Stored entries:

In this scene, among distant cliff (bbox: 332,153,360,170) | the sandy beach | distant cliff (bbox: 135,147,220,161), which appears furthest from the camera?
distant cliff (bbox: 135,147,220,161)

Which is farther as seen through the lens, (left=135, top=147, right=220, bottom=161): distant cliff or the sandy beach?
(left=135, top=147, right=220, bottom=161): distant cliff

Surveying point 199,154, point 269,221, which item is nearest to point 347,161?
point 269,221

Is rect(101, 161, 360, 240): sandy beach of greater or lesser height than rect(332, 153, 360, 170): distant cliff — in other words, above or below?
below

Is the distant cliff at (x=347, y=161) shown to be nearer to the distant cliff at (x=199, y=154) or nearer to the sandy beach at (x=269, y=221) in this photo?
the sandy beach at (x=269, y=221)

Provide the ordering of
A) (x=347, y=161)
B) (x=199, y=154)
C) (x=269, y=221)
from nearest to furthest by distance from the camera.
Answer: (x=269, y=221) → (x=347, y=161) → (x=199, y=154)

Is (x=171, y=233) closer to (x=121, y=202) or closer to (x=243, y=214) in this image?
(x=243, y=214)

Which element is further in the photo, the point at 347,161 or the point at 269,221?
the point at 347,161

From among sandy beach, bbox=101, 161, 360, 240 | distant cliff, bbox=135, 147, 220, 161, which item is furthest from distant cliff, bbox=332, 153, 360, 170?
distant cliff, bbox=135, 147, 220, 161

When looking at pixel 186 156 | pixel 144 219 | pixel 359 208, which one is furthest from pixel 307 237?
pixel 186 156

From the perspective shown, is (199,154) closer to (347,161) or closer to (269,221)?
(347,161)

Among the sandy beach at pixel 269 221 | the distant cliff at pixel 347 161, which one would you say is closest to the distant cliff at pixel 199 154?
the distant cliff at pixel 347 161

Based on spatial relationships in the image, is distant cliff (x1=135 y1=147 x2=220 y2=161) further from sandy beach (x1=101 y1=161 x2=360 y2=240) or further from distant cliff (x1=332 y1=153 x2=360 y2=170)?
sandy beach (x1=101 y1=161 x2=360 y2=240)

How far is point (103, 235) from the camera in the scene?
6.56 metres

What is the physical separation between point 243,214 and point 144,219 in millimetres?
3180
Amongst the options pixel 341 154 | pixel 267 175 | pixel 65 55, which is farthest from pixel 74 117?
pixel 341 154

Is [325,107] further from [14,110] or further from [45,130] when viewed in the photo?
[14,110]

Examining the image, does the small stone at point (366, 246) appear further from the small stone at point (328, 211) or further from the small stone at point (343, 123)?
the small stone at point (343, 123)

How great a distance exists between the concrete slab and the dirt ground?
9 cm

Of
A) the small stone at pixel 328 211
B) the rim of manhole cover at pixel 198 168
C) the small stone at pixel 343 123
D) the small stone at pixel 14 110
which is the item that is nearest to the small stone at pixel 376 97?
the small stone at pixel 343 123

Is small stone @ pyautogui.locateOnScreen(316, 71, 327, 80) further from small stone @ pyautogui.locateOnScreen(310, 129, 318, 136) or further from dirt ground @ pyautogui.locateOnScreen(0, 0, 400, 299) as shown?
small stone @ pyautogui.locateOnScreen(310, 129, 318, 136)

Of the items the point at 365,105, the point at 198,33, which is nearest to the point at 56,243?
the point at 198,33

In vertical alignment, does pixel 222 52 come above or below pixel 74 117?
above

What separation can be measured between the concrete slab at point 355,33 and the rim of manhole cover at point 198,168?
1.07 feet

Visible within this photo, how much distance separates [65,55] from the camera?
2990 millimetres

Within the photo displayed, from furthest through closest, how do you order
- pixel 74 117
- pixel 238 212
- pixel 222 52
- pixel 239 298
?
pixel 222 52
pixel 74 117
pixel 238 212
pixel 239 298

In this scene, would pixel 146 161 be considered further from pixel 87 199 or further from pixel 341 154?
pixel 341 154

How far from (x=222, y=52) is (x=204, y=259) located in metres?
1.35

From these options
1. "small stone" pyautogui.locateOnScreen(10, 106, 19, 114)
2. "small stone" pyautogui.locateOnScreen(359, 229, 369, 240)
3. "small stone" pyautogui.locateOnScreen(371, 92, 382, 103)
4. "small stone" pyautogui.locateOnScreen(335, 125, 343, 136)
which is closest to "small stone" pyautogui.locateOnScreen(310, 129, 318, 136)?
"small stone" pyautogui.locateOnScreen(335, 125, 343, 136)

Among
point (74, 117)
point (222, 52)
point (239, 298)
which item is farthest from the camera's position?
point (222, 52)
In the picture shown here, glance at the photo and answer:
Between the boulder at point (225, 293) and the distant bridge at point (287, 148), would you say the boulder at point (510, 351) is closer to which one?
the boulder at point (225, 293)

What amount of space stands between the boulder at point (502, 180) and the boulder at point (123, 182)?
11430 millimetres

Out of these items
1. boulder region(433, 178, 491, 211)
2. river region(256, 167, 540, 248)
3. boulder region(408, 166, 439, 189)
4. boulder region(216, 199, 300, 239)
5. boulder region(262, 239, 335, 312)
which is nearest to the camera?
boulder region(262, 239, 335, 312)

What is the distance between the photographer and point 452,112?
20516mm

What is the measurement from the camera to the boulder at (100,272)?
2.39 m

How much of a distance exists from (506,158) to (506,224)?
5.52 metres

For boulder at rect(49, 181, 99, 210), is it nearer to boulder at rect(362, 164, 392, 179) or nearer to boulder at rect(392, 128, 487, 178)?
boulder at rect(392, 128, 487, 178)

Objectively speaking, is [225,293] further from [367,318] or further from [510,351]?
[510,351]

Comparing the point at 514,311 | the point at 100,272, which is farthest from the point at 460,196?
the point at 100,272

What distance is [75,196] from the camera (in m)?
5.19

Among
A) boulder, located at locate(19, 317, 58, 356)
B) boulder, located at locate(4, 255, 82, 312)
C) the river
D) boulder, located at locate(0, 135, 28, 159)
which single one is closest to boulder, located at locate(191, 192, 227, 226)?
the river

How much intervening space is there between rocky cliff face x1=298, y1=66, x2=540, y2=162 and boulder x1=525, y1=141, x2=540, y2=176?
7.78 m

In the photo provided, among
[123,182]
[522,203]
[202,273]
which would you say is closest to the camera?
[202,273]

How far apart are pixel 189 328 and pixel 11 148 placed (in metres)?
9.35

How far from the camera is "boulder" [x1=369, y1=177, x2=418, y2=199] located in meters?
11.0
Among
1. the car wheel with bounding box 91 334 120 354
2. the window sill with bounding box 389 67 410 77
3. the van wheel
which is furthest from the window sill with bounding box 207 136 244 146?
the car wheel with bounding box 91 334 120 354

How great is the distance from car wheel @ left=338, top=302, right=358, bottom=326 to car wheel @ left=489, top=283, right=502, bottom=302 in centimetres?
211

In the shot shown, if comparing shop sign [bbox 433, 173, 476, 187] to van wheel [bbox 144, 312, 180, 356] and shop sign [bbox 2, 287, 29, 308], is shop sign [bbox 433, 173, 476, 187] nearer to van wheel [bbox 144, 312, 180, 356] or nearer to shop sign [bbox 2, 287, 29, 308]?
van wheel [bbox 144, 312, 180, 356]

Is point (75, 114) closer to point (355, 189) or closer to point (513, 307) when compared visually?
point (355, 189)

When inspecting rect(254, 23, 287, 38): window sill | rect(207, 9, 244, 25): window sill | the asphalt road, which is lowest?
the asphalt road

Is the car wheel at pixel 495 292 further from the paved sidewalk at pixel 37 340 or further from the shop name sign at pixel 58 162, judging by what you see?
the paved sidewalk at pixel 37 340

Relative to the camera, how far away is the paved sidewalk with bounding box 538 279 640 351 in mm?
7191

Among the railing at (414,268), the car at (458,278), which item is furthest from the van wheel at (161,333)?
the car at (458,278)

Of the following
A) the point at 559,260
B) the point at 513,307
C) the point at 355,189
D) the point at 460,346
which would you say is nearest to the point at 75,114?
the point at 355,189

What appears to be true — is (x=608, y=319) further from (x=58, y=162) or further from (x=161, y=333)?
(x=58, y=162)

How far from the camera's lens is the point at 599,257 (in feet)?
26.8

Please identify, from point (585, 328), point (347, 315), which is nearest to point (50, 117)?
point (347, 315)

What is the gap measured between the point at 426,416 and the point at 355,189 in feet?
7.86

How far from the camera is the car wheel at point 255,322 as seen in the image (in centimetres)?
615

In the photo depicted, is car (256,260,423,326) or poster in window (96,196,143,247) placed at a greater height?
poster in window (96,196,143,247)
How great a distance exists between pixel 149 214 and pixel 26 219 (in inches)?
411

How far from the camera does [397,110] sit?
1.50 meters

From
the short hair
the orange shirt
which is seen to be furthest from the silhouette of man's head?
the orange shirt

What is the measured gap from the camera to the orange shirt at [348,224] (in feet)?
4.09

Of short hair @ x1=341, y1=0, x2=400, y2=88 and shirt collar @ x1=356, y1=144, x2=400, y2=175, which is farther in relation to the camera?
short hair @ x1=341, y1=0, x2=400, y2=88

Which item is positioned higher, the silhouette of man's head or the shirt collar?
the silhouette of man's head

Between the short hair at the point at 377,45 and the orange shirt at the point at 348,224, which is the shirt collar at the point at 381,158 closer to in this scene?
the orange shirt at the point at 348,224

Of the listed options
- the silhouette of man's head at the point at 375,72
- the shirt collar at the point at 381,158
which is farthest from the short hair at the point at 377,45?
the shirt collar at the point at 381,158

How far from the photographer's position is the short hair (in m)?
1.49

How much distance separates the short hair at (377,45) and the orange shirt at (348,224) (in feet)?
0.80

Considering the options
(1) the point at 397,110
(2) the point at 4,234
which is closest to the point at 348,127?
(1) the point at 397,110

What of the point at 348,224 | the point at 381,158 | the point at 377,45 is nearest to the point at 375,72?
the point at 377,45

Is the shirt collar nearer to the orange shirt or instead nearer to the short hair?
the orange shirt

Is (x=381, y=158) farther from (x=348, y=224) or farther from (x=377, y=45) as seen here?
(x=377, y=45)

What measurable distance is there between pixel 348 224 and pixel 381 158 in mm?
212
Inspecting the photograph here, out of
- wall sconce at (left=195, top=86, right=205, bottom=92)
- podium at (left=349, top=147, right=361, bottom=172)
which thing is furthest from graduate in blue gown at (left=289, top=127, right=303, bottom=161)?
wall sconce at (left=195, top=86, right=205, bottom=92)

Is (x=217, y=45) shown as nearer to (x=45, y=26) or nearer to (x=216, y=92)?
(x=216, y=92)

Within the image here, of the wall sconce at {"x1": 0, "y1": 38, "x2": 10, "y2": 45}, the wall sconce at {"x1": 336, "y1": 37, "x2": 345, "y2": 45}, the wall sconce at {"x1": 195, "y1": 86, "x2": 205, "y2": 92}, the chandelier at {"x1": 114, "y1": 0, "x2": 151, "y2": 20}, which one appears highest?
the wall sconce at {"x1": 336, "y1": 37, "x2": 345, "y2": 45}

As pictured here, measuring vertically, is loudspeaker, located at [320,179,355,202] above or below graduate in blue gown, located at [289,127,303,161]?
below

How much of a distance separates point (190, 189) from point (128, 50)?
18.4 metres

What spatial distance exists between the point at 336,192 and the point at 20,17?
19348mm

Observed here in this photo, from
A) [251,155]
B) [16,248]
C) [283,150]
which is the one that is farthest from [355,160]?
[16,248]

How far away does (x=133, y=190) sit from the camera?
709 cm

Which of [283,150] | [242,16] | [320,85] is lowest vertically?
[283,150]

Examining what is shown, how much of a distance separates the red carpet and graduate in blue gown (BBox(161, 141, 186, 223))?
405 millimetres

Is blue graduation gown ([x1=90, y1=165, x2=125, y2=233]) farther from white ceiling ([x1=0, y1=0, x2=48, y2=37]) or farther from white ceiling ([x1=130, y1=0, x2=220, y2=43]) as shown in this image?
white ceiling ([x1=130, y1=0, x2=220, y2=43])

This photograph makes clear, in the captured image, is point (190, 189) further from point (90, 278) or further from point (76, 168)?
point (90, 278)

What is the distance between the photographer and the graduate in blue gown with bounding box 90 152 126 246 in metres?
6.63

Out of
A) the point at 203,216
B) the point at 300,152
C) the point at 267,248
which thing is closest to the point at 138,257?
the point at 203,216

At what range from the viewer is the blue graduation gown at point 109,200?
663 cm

GIVEN REQUEST:
Reproduce verbatim the stretch of the records from the line containing "This photograph makes" through the end of the records.

REPLY TO THE EXERCISE:
This photograph makes clear, in the captured image, is point (190, 189) further from point (90, 278) or further from point (76, 168)?
point (90, 278)

What is the distance between the photographer and the graduate in blue gown with bounding box 90 152 126 246 in metres?
6.63

Out of
A) the point at 203,216
B) the point at 300,152
C) the point at 267,248
which thing is closest to the point at 138,257?
the point at 203,216

At what range from the viewer is the blue graduation gown at point 109,200?
663 cm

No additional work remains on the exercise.